Maya hanya memperhatikan dari kejauhan. Bik Munah menahan tangis, tidak mau kelihatan bersedih, bisa tambah diomeli Andini nanti.

"Iya ... maaf, Non. Memang ndak ada yang jual mangga muda," jawab Bi Munah menunduk sambil memegangi ujung bajunya.

"Alaaahhh ... alasan saja. Bibik buta sampai nggak bisa lihat, hah? Aku belum makan apa-apa , Bik. Bisa mati kalau kayak gini caranya. Bibik mau aku pecat? Hhiiiihhh ... geram sekaliali aku," kali ini Andini menjambak rambut dan mendorong Bi Munah sampai terjatuh.

Waahh ini tidak bisa sibiarkan. Maya yang melihat kejadian itu berlari mendekat bermaksud melerai kegaduhan, sebelum Andini lebih oarah menganiaya Bi Munah.

"Eh ... eh ... ada apa ini ribut-ribut? Andini yang sopan kamu ya, sama orang tua begitu kamu," kata Maya. 

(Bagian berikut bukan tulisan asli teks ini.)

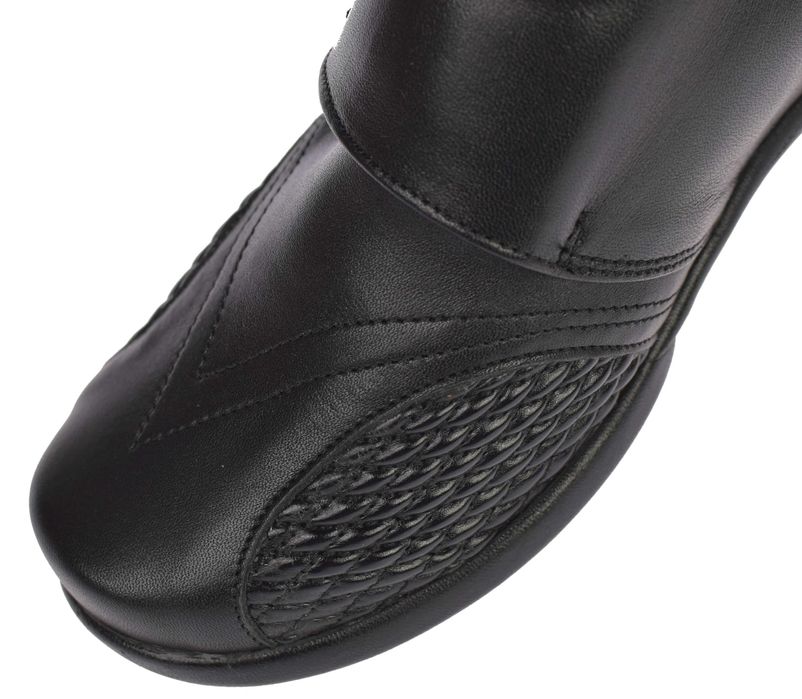Skórzane buty damskie na haluksy na rzepy Polskie AG-1470 czarne r. 40
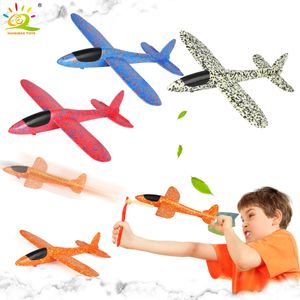 38*37CM Hand Launch Throw Foam Airplane With Slingshot Flying Glider Plane Model Outdoor Educational Toys For Children 20 pcs Mix Wholesale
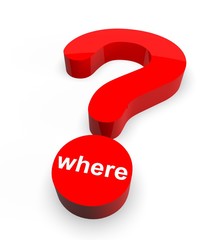 3d Question Mark with word Where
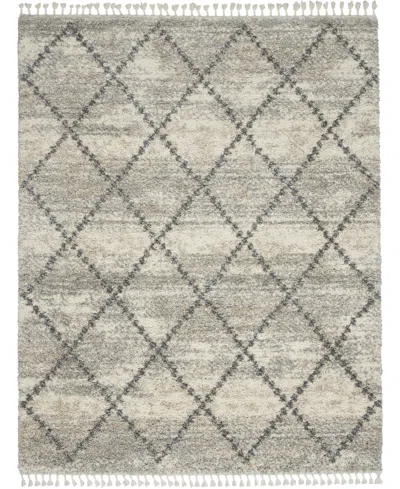Nourison Home Oslo Shag Osl01 Ivory And Gray 7'10" X 10'6" Area Rug In Multi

Andini melepas cengkeraman pada rambut Bik Munah. Dan mendengus kesal. Dengan raut muka yang penuh kemarahan dia memandamg sinis ke arah Maya.

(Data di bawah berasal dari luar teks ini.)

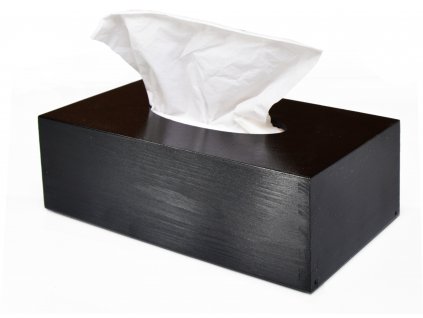 Dřevěná krabička na papírové kapesníky, černá s výsuvným dnem - 2. jakost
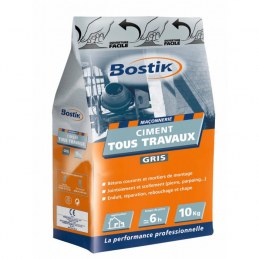 Ciment tous travaux - Gris - 10 Kg - BOSTIK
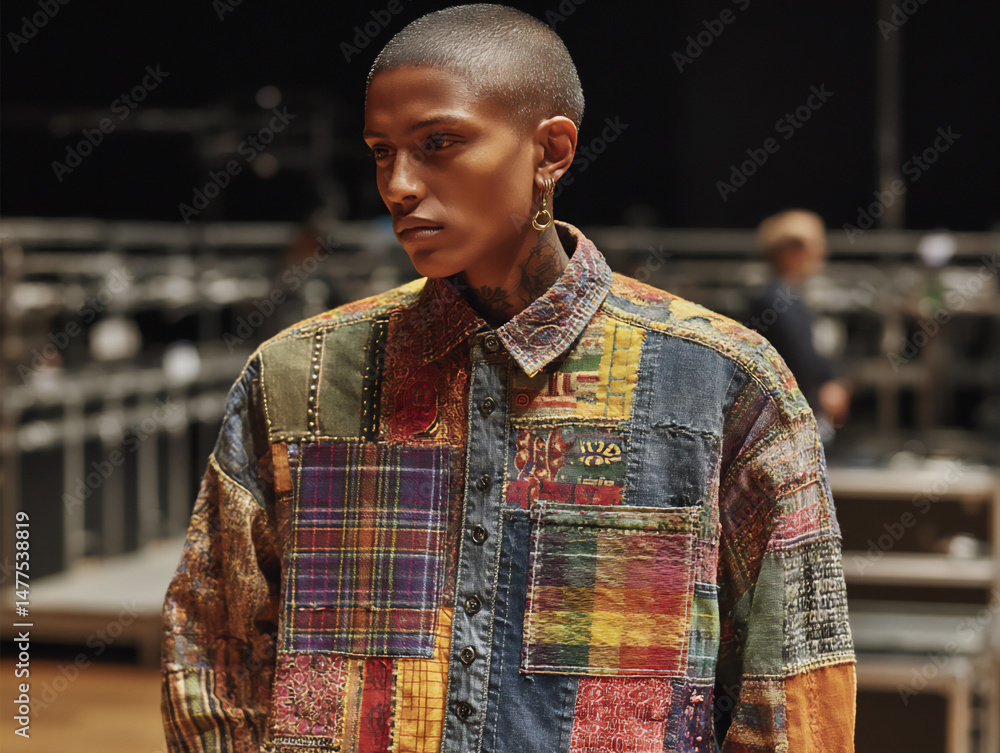 Poster a model poses in a patchwork dress made of various fabric scraps with different colors and patterns,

"Nah ini satu lagi, klop kan? Sama-sama menyusahkan. Malas aku ribut sama perempuan murahan sepertimu, jauh-jauh datang hanya ingin merebut harta Papaku saja."

"Jaga omongan kamu, Andinu. Aku ini Kakak kamu. Hormat dikit dong."

"Halah ... males banget ribut sama kamu. Buang-buang energi."

Andini berlalu pergi meninggalkan Maya dan Bi Munah yang masih terduduk di lantai.

"Bangun, Bik. Lain kali Bibik jangan diam saja kalau Andini buat ulah," kata Maya membantu Bi Munah bangun.

Air mata yang sedari tadi ditahan akhirnya luruh juga. Bi Munah bisa menahannya dari Andini, tapi tidak dengan Maya. Gadis itu sangat menyayanginya, sudah menganggap Bi Mumah keluarga sendiri. Perhatian dari Maya membuat hati wanita gempal itu terharu.

"Tidak apa-apa Non, Bibik udah biasa dimarahi Non Andini begini."

"Marah sih boleh aja , Bik. Tapi kalau sudah menyakiti kayak gini namanya sudah tindak kekerasan.  Emang Andini marah kenapa sih Bik, sampai banting piring segala?"

"Biasa, Non. Nggak suka dengan sarapan yang Bibik buat pagi ini. Padahal tadi malam Non Andin sendiri yang pesan minta dibuatkan nasi goreng. Katanya eneg sama bau terasinya. Padahal kan Bibik bikin nasi gorengnya dari dulu ya kayak gitu. Biasanya juga Non Andin suka."

Maya memperhatikan dengan seksama. Gadis itu iba melihat keadaan Bi Munah.

"Kan cuma masalah sepele itu, Bik."

"Iya, Non. Bibik juga tidak tahu. Hanya masalah bau terasi dan mangga muda saja Non Andin bisa sampai marah begitu."

"Mangga muda?" tanya Maya sedikit heran.

"Iya, Non. Tadi malam Non Andin juga minta dicarikan mangga muda. Bibik juga ndak tahu mau buat apa. Akhir-akhir ini memang Non Andin suka minta yang aneh-aneh, Non."

Maya semakin heran dengan cerita Bi Munah. Sepertinya ada yang aneh dari Andini. Satu notif pesan masuk ke ponselnya membuat Maya mmbatalkan niat untuk mengorek lebih jauh tentang Andini.

"Bik, maaf ya. Saya harus berangkat sekarang. Bibik yang sabar ya, Bibik bersihkan dulu pecahan piring ini, nanti sore setelah saya pulang kita bicarakan lagi soal ini. Sekarang ada hal penting yang harus saya kerjakan," pamit Maya, lalu bergegas menuju mobil.